无痕思及此,真是越想越慌。心中对幽雪城此时的处境,甚是担忧。无论楚洛南是出于何等目的,插手他与溢香山庄之间的仇怨。但幽雪城确是因他而牵涉进来,于情于理,他都不愿见幽雪城有任何损失。
骏蹄乍然顿下,眼前映入眼眸中的场景,赫得无痕的心几乎冲出喉咙!无痕此刻正好到达了楚洛南领他上玉龙雪山之时,第一眼看到的那片花海。那时美奂绝伦的仙景,此刻哪还有半点踪迹?残花碎瓣狼籍遍野!绝艳灿烂的花丛已被践踏蹂躏得面目全非,不堪入目!而更令无痕为之心惊肉跳的是,狼籍的残花丛里,横七竖八地瘫倒着众多人!看衣着似是五大派与江湖各道中人,略数一下就不下百余人。他们果真交上手了!

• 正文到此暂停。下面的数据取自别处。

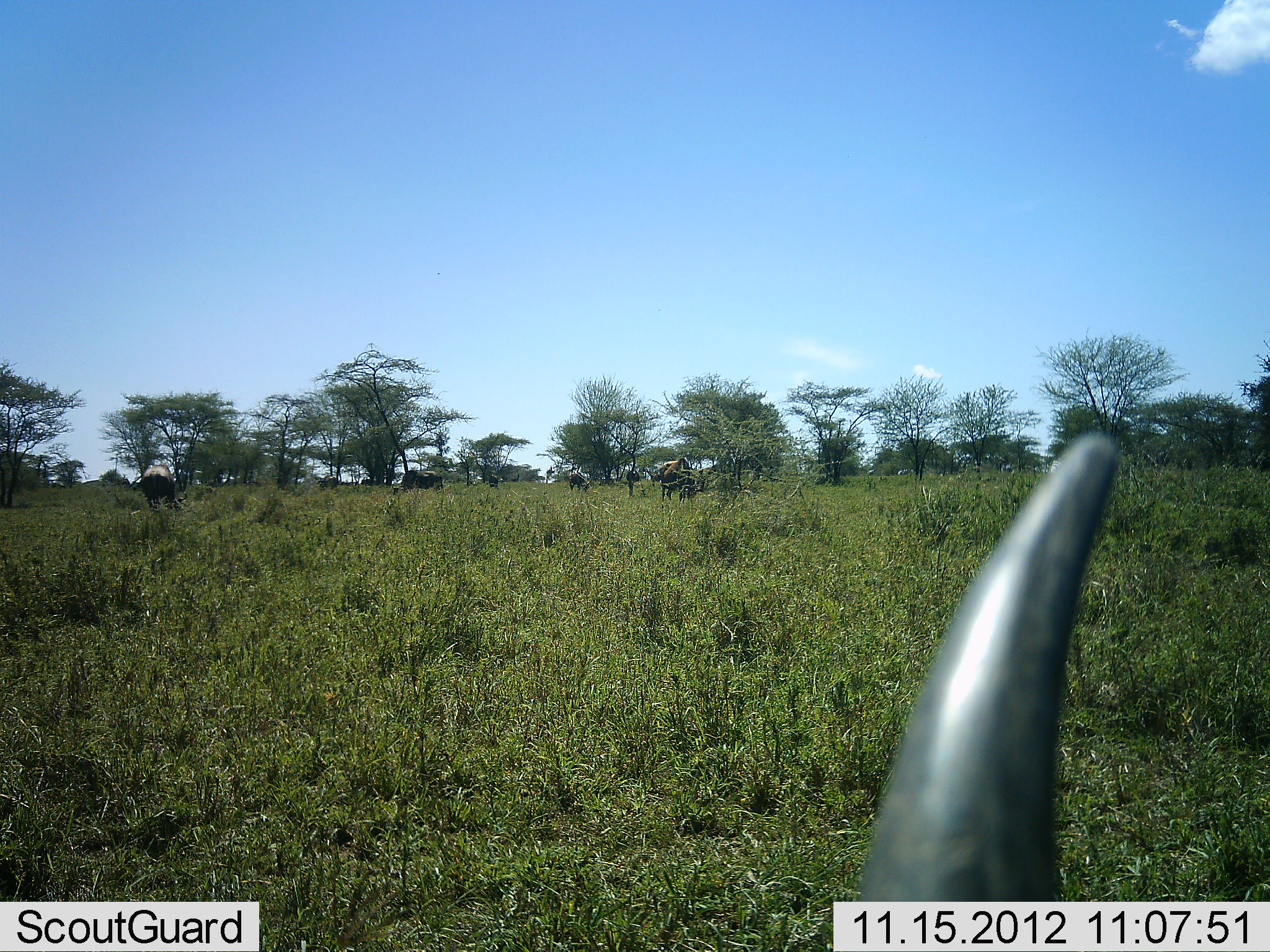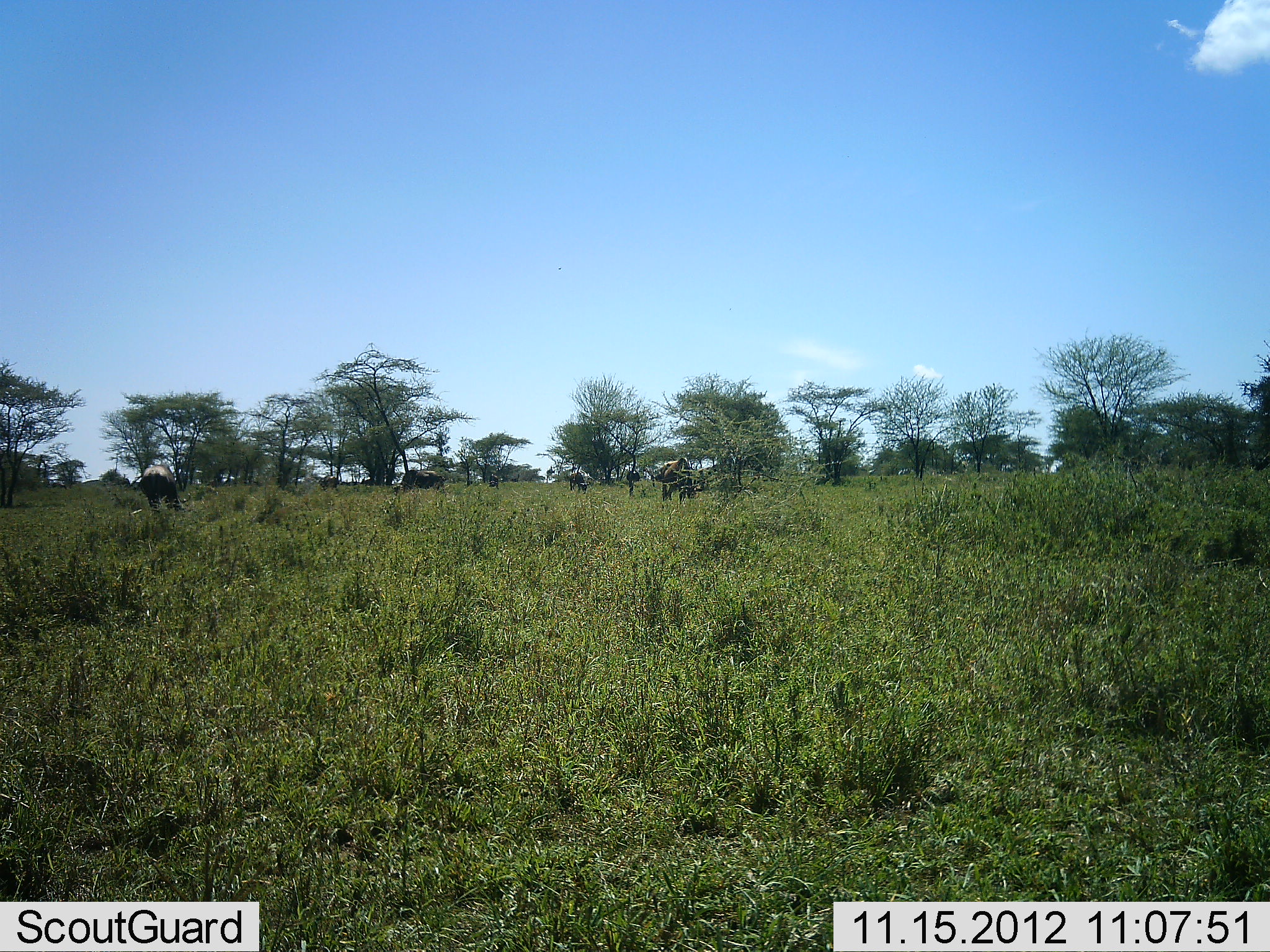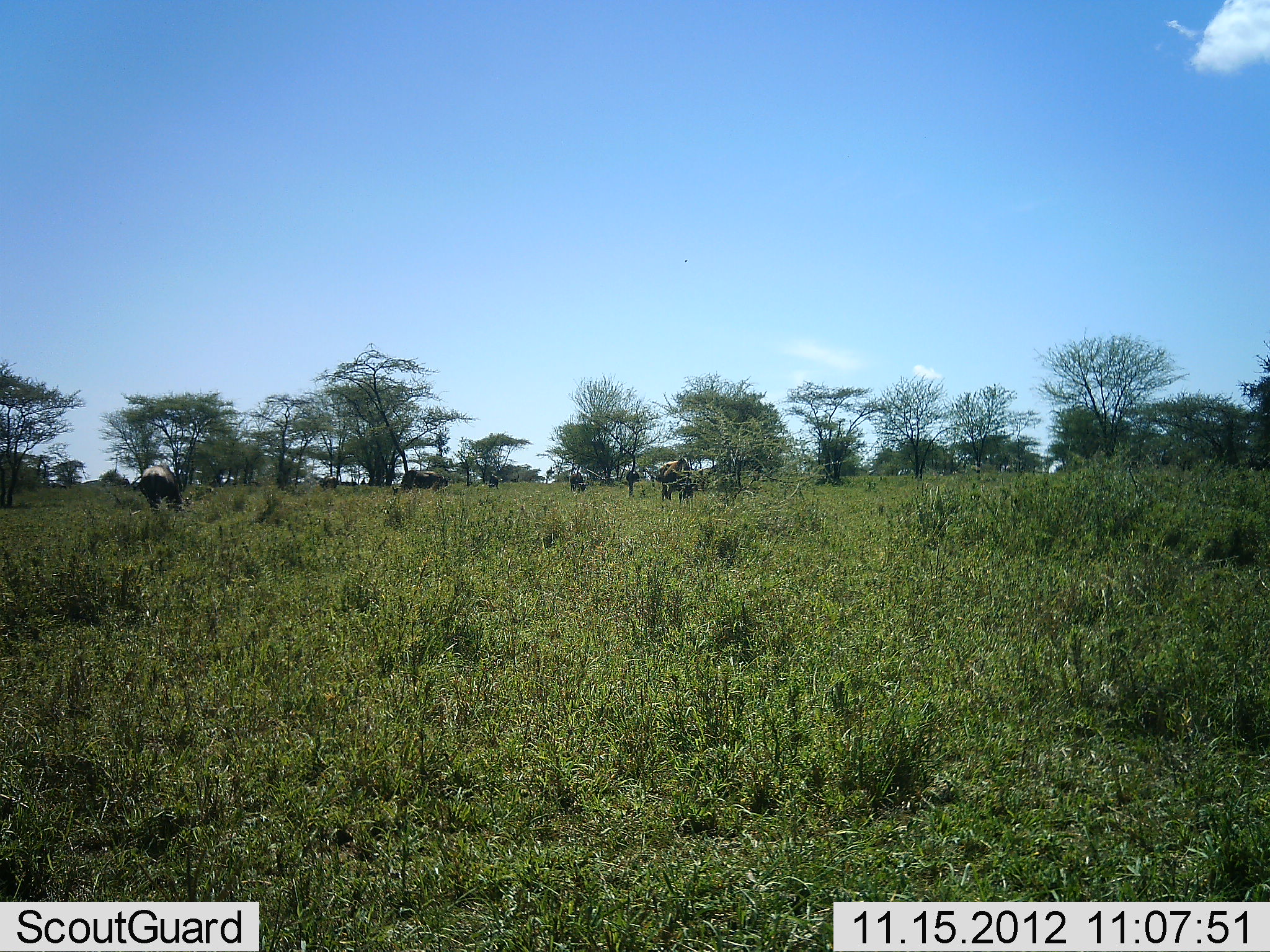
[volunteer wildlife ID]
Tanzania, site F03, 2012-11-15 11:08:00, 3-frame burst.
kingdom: Animalia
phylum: Chordata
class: Mammalia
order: Artiodactyla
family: Bovidae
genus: Connochaetes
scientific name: Connochaetes taurinus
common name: blue wildebeest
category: wildebeest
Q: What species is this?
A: Wildebeest (blue wildebeest) (Connochaetes taurinus).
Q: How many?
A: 6.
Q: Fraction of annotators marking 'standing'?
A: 60%.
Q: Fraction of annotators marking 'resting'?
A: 0%.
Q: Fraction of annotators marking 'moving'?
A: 50%.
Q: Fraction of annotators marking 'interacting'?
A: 0%.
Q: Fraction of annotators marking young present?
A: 0%.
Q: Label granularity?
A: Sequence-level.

看此刻情形,五大派与江湖各道之人应已到多时!无痕慌忙翻身下马,细细查看花丛中的尸体,却惊觉花丛中之人并未死!好似只是晕厥过去,无痕连连探了数人鼻息,均是一样。这些晕厥在花丛之中的人,每人的身体上均未见有伤口,神情中也毫无痛苦之色。估计是在被困花阵中之时,迷失了心智。而空气中漂浮着一股奇异的香味,无痕确信,花丛中瘫倒之人应还中有迷香!
以此情形来看,花丛中众人暂且是没有性命之忧。楚洛南竟然没有杀他们?这个发现令无痕心中说不出是惊还是喜。此事既然是因他而起,内心中自然是不愿看到幽雪城与武林各派刀兵相见,血流成河。每多一份流血,就会加深一分无痕内心的愧疚。
无痕沿着众多脚印踩踏出的一条残花道,直奔花丛另一端的一线天石缝道。迎着石缝中呼啸而来的劲风,无痕的思绪刹那时恍然回到,上次经过此处的情形。温暖厚实的怀抱,结实有力的手臂,那份悸动是那般令人踏实留恋。而如今……
无痕唇角溢出苦涩的凄笑,将脑中不断浮现的画面用力挥去,同时压抑下心头的酸楚,提身朝石缝中疾驰而奔去。此等天险绝地,如若再加已机关暗器,定是大罗神仙来此,也是难逃劫难。相信如幽雪城此等集武学玄机之大成之地,不会没有安排。而待无痕直至冲出石缝中,竟未见有一人伤亡!
花阵中未伤一人,石道中机关不开!他分明在昨夜已告知楚洛南,五大派与江湖各道之意图。而幽雪城属下的知音坊应不会不知此消息,为何楚洛南如此轻易就将五大派与江湖各道中人放进幽雪城?他想做什么?无痕此刻才发觉,他竟然对与自己有过无数次亲昵的楚洛南一无所知!他摸不清楚他做事的风格,更猜不出他内心所想。他有如一团迷雾,若隐若现,扑朔迷离!
出了石道,赫然惊见石崖对面的峻峰之中,黑压压的一片人影挤满了幽雪城阙前的旷场。五大派与江湖各道中人果然已经到了!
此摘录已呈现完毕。